▶ **TO BE DONE**: Rewrite the lines below, changing every "sunlight patch on floor" to "sunlit floor area" and leaving everything else untouched.

Dataset entries
## Start

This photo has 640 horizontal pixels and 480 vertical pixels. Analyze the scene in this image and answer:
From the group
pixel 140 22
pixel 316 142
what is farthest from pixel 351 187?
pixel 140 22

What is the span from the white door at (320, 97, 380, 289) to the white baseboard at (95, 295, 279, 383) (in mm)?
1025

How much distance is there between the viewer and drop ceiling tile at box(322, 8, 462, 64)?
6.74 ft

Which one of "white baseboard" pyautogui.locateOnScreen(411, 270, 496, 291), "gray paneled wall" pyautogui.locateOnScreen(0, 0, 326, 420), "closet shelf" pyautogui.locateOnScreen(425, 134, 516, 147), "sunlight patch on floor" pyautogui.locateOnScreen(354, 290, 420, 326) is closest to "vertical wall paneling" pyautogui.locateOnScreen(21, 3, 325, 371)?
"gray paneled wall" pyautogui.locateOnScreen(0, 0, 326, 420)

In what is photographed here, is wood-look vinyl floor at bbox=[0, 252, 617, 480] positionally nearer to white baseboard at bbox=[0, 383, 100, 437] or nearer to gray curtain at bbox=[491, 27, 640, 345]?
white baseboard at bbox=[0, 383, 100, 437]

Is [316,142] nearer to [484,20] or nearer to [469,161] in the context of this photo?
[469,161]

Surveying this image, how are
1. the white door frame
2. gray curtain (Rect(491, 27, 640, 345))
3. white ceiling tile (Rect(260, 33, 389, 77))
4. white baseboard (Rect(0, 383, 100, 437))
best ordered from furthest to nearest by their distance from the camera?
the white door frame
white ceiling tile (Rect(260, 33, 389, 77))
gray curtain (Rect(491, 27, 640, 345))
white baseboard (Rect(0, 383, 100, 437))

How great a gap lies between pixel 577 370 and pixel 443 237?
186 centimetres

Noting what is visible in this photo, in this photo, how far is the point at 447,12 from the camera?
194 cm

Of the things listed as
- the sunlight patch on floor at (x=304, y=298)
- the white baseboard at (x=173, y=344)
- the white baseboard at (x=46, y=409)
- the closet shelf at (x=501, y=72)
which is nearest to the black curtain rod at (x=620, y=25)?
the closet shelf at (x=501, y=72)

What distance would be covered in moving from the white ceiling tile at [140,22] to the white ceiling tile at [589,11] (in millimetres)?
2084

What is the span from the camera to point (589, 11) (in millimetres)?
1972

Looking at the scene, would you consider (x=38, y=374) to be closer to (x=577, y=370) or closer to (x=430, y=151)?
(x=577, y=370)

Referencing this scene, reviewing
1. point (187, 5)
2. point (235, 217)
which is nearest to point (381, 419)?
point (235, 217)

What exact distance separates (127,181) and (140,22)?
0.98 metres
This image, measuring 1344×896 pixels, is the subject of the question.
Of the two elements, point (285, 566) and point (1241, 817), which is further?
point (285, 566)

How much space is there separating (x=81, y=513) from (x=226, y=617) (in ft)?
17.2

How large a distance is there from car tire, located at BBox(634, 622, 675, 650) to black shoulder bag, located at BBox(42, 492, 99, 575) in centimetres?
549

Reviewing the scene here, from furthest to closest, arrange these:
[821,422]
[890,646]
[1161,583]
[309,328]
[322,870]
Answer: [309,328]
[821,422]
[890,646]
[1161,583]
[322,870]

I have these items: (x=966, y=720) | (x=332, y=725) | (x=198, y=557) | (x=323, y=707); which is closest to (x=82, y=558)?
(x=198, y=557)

## End

▶ **EXERCISE RESPONSE**:
This photo has 640 horizontal pixels and 480 vertical pixels. Analyze the scene in this image and answer:
From the group
pixel 140 22
pixel 316 142
what is farthest from pixel 351 187?
pixel 140 22

What is the span from the white door at (320, 97, 380, 289) to the white baseboard at (95, 295, 279, 383) (in mm)?
1025

How much distance is there between the viewer and drop ceiling tile at box(322, 8, 462, 64)?
6.74 ft

Which one of "white baseboard" pyautogui.locateOnScreen(411, 270, 496, 291), "gray paneled wall" pyautogui.locateOnScreen(0, 0, 326, 420), "closet shelf" pyautogui.locateOnScreen(425, 134, 516, 147), "sunlit floor area" pyautogui.locateOnScreen(354, 290, 420, 326) is closest to "vertical wall paneling" pyautogui.locateOnScreen(21, 3, 325, 371)?
"gray paneled wall" pyautogui.locateOnScreen(0, 0, 326, 420)

In what is photographed here, is wood-look vinyl floor at bbox=[0, 252, 617, 480] positionally nearer to white baseboard at bbox=[0, 383, 100, 437] or nearer to gray curtain at bbox=[491, 27, 640, 345]?
white baseboard at bbox=[0, 383, 100, 437]

Is [316,142] nearer to [484,20] or nearer to [469,161] in the context of this photo?
[469,161]

Surveying this image, how are
1. the white door frame
2. gray curtain (Rect(491, 27, 640, 345))
3. white ceiling tile (Rect(260, 33, 389, 77))
4. white baseboard (Rect(0, 383, 100, 437))
best ordered from furthest to nearest by their distance from the camera?
the white door frame
white ceiling tile (Rect(260, 33, 389, 77))
gray curtain (Rect(491, 27, 640, 345))
white baseboard (Rect(0, 383, 100, 437))

How great a gap lies between pixel 577 370 and pixel 443 237?
186 centimetres

Noting what is visible in this photo, in this photo, how far is the point at 447,12 from the camera?
194 cm

Of the things listed as
- the sunlit floor area at (x=304, y=298)
- the white baseboard at (x=173, y=344)
- the white baseboard at (x=46, y=409)
- the closet shelf at (x=501, y=72)
which is nearest to the black curtain rod at (x=620, y=25)?
the closet shelf at (x=501, y=72)

What distance would be covered in moving from the white ceiling tile at [140,22] to the white ceiling tile at [589,11] (in millimetres)?
2084

What is the span from the camera to point (589, 11) (in millimetres)?
1972

Looking at the scene, would you consider (x=38, y=374) to be closer to (x=577, y=370) or closer to (x=430, y=151)?
(x=577, y=370)

Referencing this scene, reviewing
1. point (187, 5)
2. point (235, 217)
which is nearest to point (381, 419)?
point (235, 217)

What exact distance separates (127,181) and (140,22)?
0.98 metres
This image, measuring 1344×896 pixels, is the subject of the question.
Of the two elements, point (285, 566) and point (1241, 817), which is further?
point (285, 566)

How much space is there separating (x=81, y=513) from (x=226, y=617) (in ft)?
17.2

How large a distance is there from car tire, located at BBox(634, 622, 675, 650) to black shoulder bag, located at BBox(42, 492, 99, 575) in centimetres?
549

Reviewing the scene here, from furthest to closest, arrange these:
[821,422]
[890,646]
[1161,583]
[309,328]
[322,870]
Answer: [309,328]
[821,422]
[890,646]
[1161,583]
[322,870]

I have these items: (x=966, y=720) | (x=332, y=725) | (x=198, y=557) | (x=323, y=707); which is closest to (x=82, y=558)?
(x=198, y=557)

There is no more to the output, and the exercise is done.